Check your understanding —
a) In the piece on men in nursing, translate this sentence into Spanish: "Perhaps today Stiller's chosen profession would be more acceptable, and the scene wouldn't get quite so many laughs."
b) According to the piece on men in nursing, about how many male nurses were there in 2006?
c) Resume the piece on men in nursing after its final sentence.

Document extract —
--------------------------------

G. Rumay Alexander, Ed.D.
President, National League for Nursing
Beverly Malone, Ph.D.
CEO, National League for Nursing
Certainly times have changed for men in nursing since 2000. That’s when Ben Stiller’s character in the movie remake of “Meet the Parents” brought down the house defending his choice to become a nurse instead of a physician, his killer SAT score notwithstanding. To the ridicule and disdain of Robert DeNiro, playing a retired CIA operative and over-protective father-in-law-to-be, Stiller hilariously raised the specter of every negative stereotype imaginable about male nurses.
Perhaps today Stiller’s chosen profession would be more acceptable, and the scene wouldn’t get quite so many laughs.
Positive signs
Wishful thinking? We don’t think so. The male nursing workforce has grown to more than 350,000 full-time equivalents in 2016, according to the latest data from the Center for Interdisciplinary Health Workforce Studies at Montana State University. Just ten years earlier, in 2006, there were only about 175,000.
Not surprisingly, men in nursing earn more on average than their female counterparts. More men than women and work plum jobs in hospitals versus lower-paying outpatient clinics, nursing homes and other community-based health care centers. While that’s a downside for gender equality and pay parity, it does reflect the increased status of men in nursing.
Another encouraging sign: the proportion of male nurses of color and other underrepresented ethnic and racial minorities has, since 2004, remained higher than the proportion of minority female RNs.

--------------------------------

Records shown —
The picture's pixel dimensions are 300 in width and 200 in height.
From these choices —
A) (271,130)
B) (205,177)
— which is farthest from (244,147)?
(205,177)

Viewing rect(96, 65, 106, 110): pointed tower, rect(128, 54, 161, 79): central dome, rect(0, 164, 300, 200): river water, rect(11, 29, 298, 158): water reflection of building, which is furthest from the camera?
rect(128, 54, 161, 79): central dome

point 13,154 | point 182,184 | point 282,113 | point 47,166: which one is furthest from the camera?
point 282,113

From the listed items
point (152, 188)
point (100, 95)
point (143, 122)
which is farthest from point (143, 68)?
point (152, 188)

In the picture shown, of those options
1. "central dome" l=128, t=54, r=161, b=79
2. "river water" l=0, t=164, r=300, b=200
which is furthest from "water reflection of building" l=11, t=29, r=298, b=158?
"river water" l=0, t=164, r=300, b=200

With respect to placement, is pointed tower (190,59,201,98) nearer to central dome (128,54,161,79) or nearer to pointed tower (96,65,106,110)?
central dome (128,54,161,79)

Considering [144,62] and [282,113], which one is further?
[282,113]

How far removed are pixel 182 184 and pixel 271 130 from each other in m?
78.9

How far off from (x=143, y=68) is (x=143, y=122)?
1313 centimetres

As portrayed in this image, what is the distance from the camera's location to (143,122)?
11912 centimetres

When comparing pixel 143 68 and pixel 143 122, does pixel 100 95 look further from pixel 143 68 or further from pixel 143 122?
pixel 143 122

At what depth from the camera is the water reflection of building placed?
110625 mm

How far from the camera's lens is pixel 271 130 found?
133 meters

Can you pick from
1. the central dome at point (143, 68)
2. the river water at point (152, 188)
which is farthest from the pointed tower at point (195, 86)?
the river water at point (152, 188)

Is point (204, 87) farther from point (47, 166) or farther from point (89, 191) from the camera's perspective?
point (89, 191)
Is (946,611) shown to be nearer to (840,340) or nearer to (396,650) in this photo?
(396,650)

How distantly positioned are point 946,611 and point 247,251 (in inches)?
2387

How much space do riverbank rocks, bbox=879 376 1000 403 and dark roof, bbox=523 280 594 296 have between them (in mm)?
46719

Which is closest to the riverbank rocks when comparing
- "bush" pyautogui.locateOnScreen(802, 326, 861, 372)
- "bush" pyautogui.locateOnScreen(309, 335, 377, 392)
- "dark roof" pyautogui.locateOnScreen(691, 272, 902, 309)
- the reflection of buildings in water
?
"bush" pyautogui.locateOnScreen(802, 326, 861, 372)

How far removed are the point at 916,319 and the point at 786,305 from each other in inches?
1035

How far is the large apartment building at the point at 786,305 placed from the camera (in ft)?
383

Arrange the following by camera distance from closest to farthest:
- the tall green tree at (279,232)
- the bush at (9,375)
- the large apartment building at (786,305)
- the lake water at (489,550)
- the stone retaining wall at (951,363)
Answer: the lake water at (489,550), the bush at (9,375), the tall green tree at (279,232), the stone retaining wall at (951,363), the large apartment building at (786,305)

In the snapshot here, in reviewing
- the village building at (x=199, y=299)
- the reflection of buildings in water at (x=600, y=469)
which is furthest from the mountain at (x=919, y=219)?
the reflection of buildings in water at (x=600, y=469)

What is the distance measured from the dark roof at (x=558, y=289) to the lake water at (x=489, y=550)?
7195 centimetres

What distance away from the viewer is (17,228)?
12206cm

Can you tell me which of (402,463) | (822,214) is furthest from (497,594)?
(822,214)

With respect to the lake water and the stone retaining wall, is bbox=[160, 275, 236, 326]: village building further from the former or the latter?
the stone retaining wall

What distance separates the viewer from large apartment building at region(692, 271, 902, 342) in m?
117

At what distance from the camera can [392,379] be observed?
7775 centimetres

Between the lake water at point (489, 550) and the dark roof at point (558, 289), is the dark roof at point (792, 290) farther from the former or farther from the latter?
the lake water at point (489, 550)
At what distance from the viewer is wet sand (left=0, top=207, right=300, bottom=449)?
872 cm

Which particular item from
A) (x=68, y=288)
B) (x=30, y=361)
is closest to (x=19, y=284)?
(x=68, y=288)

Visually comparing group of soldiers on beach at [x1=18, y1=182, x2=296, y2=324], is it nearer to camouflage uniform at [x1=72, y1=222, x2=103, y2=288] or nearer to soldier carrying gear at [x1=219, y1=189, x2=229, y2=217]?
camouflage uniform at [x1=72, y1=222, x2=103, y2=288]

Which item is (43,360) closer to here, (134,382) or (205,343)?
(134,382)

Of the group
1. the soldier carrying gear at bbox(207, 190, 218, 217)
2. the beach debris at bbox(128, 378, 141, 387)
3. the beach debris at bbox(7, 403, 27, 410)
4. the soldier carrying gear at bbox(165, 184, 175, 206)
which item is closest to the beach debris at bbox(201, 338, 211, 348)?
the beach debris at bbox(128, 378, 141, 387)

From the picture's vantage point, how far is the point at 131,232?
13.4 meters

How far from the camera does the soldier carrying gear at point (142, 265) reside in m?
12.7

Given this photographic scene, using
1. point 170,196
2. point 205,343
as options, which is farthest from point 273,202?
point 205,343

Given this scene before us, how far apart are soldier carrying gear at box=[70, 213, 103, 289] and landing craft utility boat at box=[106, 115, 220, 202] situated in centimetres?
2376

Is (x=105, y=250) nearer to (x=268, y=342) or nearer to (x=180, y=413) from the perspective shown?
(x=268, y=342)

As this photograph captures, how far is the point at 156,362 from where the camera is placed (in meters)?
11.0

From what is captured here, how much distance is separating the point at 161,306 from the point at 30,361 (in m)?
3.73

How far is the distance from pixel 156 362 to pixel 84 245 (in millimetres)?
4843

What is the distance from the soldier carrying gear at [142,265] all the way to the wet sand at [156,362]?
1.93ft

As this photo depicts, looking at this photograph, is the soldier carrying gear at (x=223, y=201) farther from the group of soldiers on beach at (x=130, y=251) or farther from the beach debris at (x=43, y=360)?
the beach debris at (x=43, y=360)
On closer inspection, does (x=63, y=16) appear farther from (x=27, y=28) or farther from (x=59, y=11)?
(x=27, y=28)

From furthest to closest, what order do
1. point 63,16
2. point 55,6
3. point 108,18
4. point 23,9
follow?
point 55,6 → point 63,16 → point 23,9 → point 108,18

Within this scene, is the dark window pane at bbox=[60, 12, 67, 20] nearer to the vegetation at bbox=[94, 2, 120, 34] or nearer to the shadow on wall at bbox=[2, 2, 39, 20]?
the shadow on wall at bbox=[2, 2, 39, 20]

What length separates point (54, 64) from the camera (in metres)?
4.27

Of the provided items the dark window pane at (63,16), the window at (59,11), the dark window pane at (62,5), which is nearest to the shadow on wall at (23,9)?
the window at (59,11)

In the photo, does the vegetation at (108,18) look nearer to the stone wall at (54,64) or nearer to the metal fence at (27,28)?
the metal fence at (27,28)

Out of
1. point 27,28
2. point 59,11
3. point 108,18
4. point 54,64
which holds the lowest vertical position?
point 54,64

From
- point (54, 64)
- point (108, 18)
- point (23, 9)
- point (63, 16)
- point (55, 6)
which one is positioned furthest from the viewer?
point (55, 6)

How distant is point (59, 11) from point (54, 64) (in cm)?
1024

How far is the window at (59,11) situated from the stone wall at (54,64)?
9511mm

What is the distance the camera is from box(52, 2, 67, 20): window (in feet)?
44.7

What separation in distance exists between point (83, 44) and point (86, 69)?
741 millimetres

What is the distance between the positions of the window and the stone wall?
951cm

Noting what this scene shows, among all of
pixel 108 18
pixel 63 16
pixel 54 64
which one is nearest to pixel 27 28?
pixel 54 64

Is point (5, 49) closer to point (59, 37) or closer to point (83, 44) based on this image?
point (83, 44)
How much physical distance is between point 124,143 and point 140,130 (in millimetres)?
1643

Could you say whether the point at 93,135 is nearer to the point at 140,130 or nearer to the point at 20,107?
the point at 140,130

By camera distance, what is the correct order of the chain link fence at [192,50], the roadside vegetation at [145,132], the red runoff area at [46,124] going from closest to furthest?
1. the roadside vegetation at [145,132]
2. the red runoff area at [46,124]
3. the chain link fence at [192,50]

--------------------------------

Responses by task —
a) Quizás hoy la profesión elegida por Stiller sería más aceptable, y la escena no provocaría tantas risas.

b) About 175,000.

c)
Room for improvement
However, men still represent only 11 percent of the RN workforce, a figure that has held steady since 2011. Among National League for Nursing (NLN) members surveyed, just 6.4 percent of full-time nurse educators in 2017 were men, and men represented a paltry 14 percent of students enrolled in pre-licensure RN programs in 2016. Overall diversity within nursing and among nurse faculty, including the numbers of underrepresented minority men, remains unacceptably low.
There is room for improvement in attracting more men — especially more underrepresented minority men — to the field. NLN and other researchers have borne out the importance of cultural sensitivity in health care delivery, in particular the superior outcomes that result from nurses who reflect the demographics of their patient population.
Strategy for schools
Moreover, increasing diversity in nursing requires a strategic plan to make schools of nursing more inclusive. One key is the recruitment and retention of faculty that represent minority groups within the nursing workforce itself.
It stands to reason, therefore, that more men need to be encouraged to pursue advanced degrees in nursing that qualify them to teach. One way to address the shortage of nurse educators that has plagued the field for some time now is to reach out to men and make clear the benefits of a career in nursing education.